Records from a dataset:
★ ★ ★ ★ ★

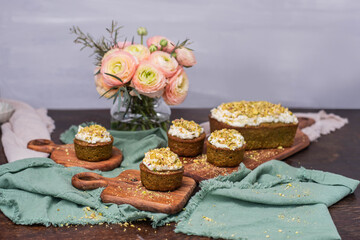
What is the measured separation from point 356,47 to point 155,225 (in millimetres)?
3876

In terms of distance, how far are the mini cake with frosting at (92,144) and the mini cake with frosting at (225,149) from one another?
64 centimetres

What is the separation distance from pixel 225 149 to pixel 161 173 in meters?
0.52

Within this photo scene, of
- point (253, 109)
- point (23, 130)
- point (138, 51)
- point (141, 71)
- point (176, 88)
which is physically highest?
point (138, 51)

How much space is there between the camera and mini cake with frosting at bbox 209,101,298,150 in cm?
321

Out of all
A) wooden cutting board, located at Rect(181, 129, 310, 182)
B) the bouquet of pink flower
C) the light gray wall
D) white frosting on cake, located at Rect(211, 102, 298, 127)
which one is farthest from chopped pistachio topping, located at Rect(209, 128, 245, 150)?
the light gray wall

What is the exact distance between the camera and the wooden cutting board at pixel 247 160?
2.78 m

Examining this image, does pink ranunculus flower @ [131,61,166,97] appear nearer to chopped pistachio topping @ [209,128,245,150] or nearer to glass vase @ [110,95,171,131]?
glass vase @ [110,95,171,131]

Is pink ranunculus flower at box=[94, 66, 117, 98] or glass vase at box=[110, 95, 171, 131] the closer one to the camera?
pink ranunculus flower at box=[94, 66, 117, 98]

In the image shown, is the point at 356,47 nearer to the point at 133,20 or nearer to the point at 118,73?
the point at 133,20

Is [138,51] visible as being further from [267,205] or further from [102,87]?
[267,205]

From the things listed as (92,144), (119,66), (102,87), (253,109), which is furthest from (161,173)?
(253,109)

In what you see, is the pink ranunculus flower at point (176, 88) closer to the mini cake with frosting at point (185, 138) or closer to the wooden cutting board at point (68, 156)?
the mini cake with frosting at point (185, 138)

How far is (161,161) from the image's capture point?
250 centimetres

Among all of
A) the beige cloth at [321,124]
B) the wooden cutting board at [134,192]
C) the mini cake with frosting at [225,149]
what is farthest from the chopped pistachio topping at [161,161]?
the beige cloth at [321,124]
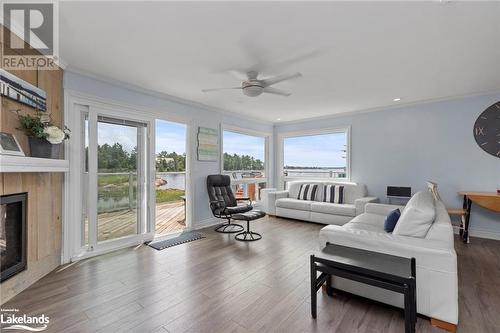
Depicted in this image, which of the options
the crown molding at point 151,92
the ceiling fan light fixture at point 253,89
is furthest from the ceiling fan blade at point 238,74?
the crown molding at point 151,92

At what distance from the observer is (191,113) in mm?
4504

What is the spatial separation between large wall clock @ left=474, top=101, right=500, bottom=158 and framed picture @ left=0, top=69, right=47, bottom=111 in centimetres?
623

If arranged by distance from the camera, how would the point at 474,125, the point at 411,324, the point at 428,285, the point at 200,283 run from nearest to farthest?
the point at 411,324
the point at 428,285
the point at 200,283
the point at 474,125

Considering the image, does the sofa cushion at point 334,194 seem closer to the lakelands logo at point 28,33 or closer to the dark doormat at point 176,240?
the dark doormat at point 176,240

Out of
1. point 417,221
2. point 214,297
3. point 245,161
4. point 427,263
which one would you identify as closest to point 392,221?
point 417,221

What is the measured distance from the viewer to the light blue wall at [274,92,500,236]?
394 centimetres

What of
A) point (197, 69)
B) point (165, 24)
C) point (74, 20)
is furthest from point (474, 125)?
point (74, 20)

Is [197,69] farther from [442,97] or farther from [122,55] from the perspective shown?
[442,97]

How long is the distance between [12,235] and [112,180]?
4.34ft

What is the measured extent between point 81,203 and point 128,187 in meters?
0.65

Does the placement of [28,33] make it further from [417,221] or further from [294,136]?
[294,136]

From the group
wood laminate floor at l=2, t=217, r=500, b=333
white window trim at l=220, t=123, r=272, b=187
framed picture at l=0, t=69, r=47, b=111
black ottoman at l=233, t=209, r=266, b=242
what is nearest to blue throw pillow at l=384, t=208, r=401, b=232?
wood laminate floor at l=2, t=217, r=500, b=333

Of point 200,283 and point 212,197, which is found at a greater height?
point 212,197

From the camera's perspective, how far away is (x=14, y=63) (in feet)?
7.29
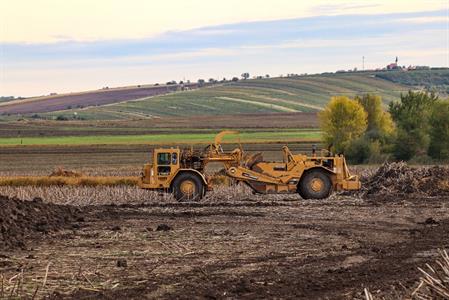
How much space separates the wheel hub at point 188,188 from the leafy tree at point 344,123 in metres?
36.6

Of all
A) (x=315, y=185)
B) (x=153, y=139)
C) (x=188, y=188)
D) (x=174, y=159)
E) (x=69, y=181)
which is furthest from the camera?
(x=153, y=139)

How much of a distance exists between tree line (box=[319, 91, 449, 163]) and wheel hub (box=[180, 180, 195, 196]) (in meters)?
32.4

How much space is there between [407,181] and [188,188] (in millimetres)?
8414

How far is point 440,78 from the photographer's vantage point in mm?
169125

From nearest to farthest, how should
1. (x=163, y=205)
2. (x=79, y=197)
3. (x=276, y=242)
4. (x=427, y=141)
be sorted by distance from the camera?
(x=276, y=242) → (x=163, y=205) → (x=79, y=197) → (x=427, y=141)

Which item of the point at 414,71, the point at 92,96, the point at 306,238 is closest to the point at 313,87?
the point at 414,71

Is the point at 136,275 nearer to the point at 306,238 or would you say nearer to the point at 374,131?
the point at 306,238

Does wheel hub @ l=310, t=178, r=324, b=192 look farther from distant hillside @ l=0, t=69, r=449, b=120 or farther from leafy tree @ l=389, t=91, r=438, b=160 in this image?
distant hillside @ l=0, t=69, r=449, b=120

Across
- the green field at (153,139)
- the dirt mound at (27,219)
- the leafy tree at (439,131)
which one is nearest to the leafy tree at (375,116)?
the leafy tree at (439,131)

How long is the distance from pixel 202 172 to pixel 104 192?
4050 mm

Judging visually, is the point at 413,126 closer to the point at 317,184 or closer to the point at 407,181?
the point at 407,181

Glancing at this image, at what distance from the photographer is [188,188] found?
3025 cm

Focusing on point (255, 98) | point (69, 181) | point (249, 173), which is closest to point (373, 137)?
point (69, 181)

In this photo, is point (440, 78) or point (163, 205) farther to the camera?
point (440, 78)
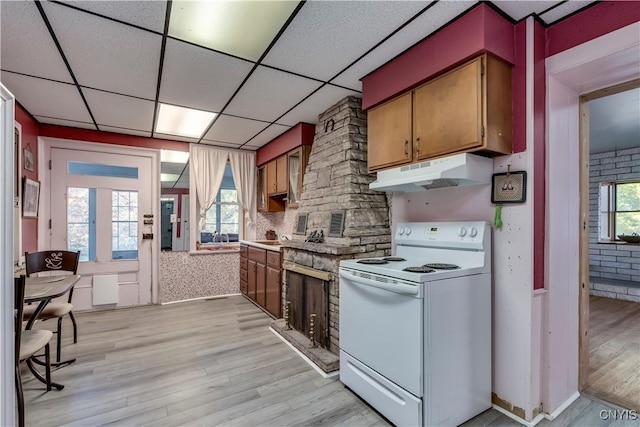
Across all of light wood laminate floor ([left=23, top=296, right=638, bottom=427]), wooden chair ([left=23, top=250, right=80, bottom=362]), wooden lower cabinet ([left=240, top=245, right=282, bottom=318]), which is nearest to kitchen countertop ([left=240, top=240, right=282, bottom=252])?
wooden lower cabinet ([left=240, top=245, right=282, bottom=318])

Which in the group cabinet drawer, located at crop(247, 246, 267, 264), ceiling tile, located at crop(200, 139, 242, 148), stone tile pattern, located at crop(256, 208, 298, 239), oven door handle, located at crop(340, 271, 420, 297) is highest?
ceiling tile, located at crop(200, 139, 242, 148)

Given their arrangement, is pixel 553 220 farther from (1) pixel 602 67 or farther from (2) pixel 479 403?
(2) pixel 479 403

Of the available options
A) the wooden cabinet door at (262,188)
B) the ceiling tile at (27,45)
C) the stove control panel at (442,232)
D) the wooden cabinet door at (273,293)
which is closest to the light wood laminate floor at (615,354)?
the stove control panel at (442,232)

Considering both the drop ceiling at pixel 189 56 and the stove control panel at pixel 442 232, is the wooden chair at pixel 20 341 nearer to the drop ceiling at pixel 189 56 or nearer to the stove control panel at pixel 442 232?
the drop ceiling at pixel 189 56

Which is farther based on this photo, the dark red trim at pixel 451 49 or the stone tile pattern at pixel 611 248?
the stone tile pattern at pixel 611 248

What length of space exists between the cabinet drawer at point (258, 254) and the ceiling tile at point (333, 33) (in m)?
2.29

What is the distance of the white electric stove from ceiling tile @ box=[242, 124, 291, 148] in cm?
236

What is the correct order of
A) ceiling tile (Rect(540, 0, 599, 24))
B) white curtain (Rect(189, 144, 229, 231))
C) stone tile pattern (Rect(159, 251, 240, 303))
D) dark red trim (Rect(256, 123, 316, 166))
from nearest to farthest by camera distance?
ceiling tile (Rect(540, 0, 599, 24))
dark red trim (Rect(256, 123, 316, 166))
stone tile pattern (Rect(159, 251, 240, 303))
white curtain (Rect(189, 144, 229, 231))

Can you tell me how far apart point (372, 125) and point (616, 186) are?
5141 millimetres

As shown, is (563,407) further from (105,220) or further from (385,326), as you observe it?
(105,220)

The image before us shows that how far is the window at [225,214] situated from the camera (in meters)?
4.93

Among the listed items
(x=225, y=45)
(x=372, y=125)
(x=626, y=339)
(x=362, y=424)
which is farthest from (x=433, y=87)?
(x=626, y=339)

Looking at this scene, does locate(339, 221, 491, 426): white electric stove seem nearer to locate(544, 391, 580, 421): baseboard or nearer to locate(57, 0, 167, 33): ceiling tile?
locate(544, 391, 580, 421): baseboard

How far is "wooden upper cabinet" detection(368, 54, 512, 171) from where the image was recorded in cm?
171
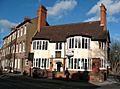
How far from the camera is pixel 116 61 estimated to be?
Result: 68.2 meters

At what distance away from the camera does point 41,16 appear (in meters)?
46.1

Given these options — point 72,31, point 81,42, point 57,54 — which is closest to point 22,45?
point 57,54

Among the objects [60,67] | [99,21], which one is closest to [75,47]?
[60,67]

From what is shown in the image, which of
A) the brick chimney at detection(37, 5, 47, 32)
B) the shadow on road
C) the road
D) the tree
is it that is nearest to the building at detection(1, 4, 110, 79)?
the brick chimney at detection(37, 5, 47, 32)

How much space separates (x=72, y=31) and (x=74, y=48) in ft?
19.3

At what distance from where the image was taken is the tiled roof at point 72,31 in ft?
124

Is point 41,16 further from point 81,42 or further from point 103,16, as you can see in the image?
point 103,16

★ ★ ★ ★ ★

Present the items as a numbered list with blank lines omitted, starting with the line that contains "From what is shown in the image, which of" and continuing through the end of the items.

SOLUTION TO THE EXERCISE:
1. From what is shown in the image, which of
2. A) the brick chimney at detection(37, 5, 47, 32)
3. B) the shadow on road
4. C) the road
5. D) the tree
6. is it that is nearest to the building at detection(1, 4, 110, 79)?
7. the brick chimney at detection(37, 5, 47, 32)
8. How much space separates (x=72, y=31) and (x=74, y=48) in ft?
9. 19.3
10. At what distance from where the image was taken is the tiled roof at point 72,31 in ft?
11. 124
12. Is point 41,16 further from point 81,42 or further from point 103,16, as you can see in the image?
13. point 103,16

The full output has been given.